_Selected excerpt_.
Threshold Scriptless Scripts
Speakers: Omer Shlomovits
Transcript By: Bryan Bishop
Tags: Research, Adaptor signatures, Threshold signature
Category: Conference
Omer Shlomovits (KZen Research) (omershlomovits, zengo)
https://twitter.com/kanzure/status/1171690582445580288
Scriptless scripts
We can write smart contracts in bitcoin today, but there’s some limitations. We can do a lot of great things. We can do atomic swaps, multisig, payment channels, etc. There’s a cost, though. Transactions become bigger with bigger scripts. Also, it’s kind of heavy on the verifiers. The verifiers now need to verify more things. There’s also privacy issues because you put your contract publicly on chain.
We want the same functionality but without actually using smart contract scripts. We want to use regular transactions using the primitives of public keys and signatures.
Agenda
I am going to introduce Scriptless Scripts using Schnorr signatures in the way they were originally described. Schnorr is not yet supported in bitcoin but we’re going to describe how to do this with ECDSA which is currently deployed on bitcoin. We’ll ask some questions like why is ECDSA different from Schnorr? Once we get done with this, then I want to talk about some known issues with 2p-ECDSA. It’s going to be about threshold cryptography and threshold signature are dealing with similar problems. Eventually we will see a big list of experiments that we can do today with using the ECDSA for Scriptless Scripts toolbox ESS. I hope to convince you that this is efficient and secure to do it today.
Schnorr signatures
Let’s first look at Schnorr signatures which is useful for scriptless scripts and we’ll compare against ECDSA. So we choose a random k, then we compute R = k * G. We compute the signature as k + the hash of R, P and m.
Adaptor signatures
For scriptless scripts, there’s a shtik. It’s adaptor signatures. Basically we’re taking a Schnorr signature and we’re writing s’ which is the addition of this Schnorr signature with the adaptor little p. As it turns out, using this shtik we can — all the other– …
Scriptless script atomic swap
This is the canonical example of scriptles s scripts. Say you want to trade bitcoin for litecoin on-chain. So the wallet sends some information about the adaptors, and the prime is the signatures in the … public key.. is not known public key… Using this information, they can’t do anything but make sure that the signatures are indeed adaptor signatures. But so now, what you do is send two signatures, two Schnorr signatures to wallet A. Using this signature and his own signature on litecoin, for s-a, wallet can get the coins on litecoin. Publishing s-a will now allow the other counterparty to do this computation and extract a secret and use it to compute on s-a’ and he can now get the bitcoin.
There are many more examples beyond atomic swaps. This is just the basic idea of how it works.
There’s a list of open questions about this. We will focus on the ECDSA support question. There was a slide from a few years ago that Andrew Poelstra gave in a talk.
ECDSA scriptless scripts: the hard questions
What’s wrong with ECDSA that we needed Schnorr? And we need to understand how to implement with ECDSA because we’ll see it’s not as simple as using Schnorr signatures.

_Material provided_.

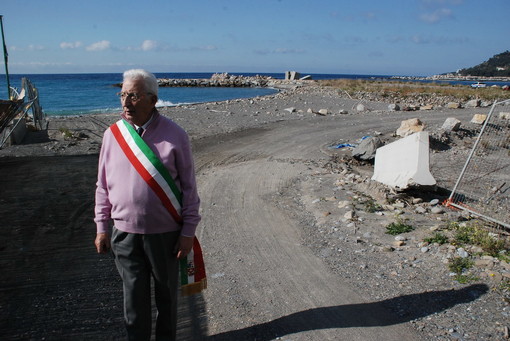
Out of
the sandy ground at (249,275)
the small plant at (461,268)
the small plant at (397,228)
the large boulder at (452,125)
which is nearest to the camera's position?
the sandy ground at (249,275)

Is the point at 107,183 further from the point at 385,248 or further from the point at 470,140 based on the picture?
the point at 470,140

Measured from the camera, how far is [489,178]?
9.01m

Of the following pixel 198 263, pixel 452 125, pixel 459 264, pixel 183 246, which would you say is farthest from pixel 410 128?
pixel 183 246

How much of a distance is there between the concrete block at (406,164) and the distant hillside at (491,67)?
167 meters

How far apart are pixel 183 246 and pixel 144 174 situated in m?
0.58

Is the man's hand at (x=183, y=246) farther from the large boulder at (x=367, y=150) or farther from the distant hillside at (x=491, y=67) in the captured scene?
the distant hillside at (x=491, y=67)

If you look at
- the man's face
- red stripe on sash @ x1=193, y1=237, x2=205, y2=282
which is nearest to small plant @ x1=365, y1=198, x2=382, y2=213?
red stripe on sash @ x1=193, y1=237, x2=205, y2=282

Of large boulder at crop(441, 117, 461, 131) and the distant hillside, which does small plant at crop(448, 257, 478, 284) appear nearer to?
large boulder at crop(441, 117, 461, 131)

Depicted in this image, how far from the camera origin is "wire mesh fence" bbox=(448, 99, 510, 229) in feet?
21.7

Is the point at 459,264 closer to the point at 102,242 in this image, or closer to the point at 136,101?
the point at 102,242

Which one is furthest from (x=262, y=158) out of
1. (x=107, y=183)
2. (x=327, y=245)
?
(x=107, y=183)

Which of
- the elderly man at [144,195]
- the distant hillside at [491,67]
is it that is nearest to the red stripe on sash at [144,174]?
the elderly man at [144,195]

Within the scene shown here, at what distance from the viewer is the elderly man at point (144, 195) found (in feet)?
8.50

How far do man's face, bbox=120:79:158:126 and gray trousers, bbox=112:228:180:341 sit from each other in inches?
31.5
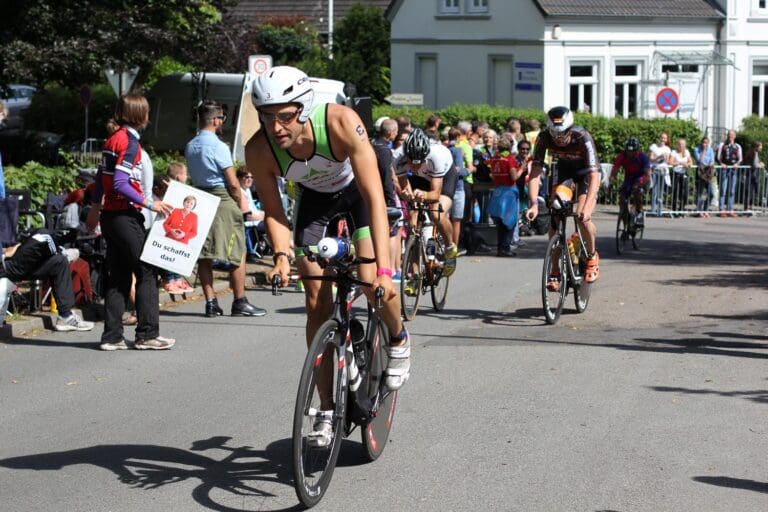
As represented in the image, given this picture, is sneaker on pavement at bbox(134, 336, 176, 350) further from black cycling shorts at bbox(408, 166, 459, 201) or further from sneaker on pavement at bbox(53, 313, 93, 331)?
black cycling shorts at bbox(408, 166, 459, 201)

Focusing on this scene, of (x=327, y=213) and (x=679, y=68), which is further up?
(x=679, y=68)

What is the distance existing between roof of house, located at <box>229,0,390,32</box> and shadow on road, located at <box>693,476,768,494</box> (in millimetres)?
51049

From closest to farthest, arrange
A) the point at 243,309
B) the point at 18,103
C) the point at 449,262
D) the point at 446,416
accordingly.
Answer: the point at 446,416
the point at 243,309
the point at 449,262
the point at 18,103

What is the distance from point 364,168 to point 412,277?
6487 millimetres

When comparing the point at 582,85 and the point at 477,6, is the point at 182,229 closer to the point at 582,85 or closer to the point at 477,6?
the point at 582,85

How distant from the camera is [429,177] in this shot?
13711 mm

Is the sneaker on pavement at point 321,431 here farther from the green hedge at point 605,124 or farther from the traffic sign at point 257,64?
the green hedge at point 605,124

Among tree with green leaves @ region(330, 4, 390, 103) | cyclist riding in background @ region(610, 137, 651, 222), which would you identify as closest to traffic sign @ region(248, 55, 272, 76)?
cyclist riding in background @ region(610, 137, 651, 222)

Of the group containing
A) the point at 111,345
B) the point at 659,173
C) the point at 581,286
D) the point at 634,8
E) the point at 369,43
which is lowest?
the point at 111,345

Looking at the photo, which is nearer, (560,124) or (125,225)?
(125,225)

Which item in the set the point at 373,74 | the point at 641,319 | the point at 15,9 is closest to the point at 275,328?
the point at 641,319

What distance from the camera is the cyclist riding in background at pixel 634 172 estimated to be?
2088cm

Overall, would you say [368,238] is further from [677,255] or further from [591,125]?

_Requirements_.
(a) Extract the portion of the scriptless scripts transcript between "Threshold Scriptless Scripts" and "keys and signatures.", inclusive.
(b) Write a continuation of the scriptless scripts transcript, picking up after its final sentence.
The rows have no connection to the scriptless scripts transcript.

_Per-task outputs_.
(a)
Threshold Scriptless Scripts
Speakers: Omer Shlomovits
Transcript By: Bryan Bishop
Tags: Research, Adaptor signatures, Threshold signature
Category: Conference
Omer Shlomovits (KZen Research) (omershlomovits, zengo)
https://twitter.com/kanzure/status/1171690582445580288
Scriptless scripts
We can write smart contracts in bitcoin today, but there’s some limitations. We can do a lot of great things. We can do atomic swaps, multisig, payment channels, etc. There’s a cost, though. Transactions become bigger with bigger scripts. Also, it’s kind of heavy on the verifiers. The verifiers now need to verify more things. There’s also privacy issues because you put your contract publicly on chain.
We want the same functionality but without actually using smart contract scripts. We want to use regular transactions using the primitives of public keys and signatures.

(b)
ECDSA vs Schnorr signatures
Schnorr signatures are considered more simple than ECDSA. There’s a few more differences. One is that as you can see when you compute this s value, in ECDSA we’re using this non-linear term where we take the inverse of the nonce, and under the hash function in ECDSA it’s just a message but in Schnorr it’s also the point out. Eventually the signatures look similar. In Schnorr it’s a point, and in ECDSA it’s …. a modulo…
ECDSA has no security proof, it’s malleable, and not linear. EC-Schnorr is provably secure under ROMDL. Provably non-malleable, and it has linearity property.
So is ECDSA a no go? That slide was from Pieter Wuille.
ECDSA: no security proof?
ECDSA has been around for many years. The analysis of ECDSA has become better and better. There’s a paper “The security of DSA and ECDSA” which proved security but under a different model. In 2003 there was also the generic group model. We’re missing something from ECDSA, specifically …. non-algebraic. This is something we’re ignoring when we use a generic group model. We can say this is not perfect, but moving forward a few years there’s another paper “On the provable security of EC(DSA) signatures”. This is more close to reality. Also 2016 bijective random oracle BRO model. This is getting us really close to a very good security proof, we can already make some claims based on this security proof. What we can assume is that the more we use ECDSA then the analysis will become more and more tight.
ECDSA is one of the most widely used signature schemes like in TLS, PGP, S/MIME email, multiple cryptocurrencies, etc. There’s also wide standardization in IEEE P13636, ANSI x9.62, FIPS 186-4. It is also subject to massive cryptanalysis efforts.
ECDSA: malleable?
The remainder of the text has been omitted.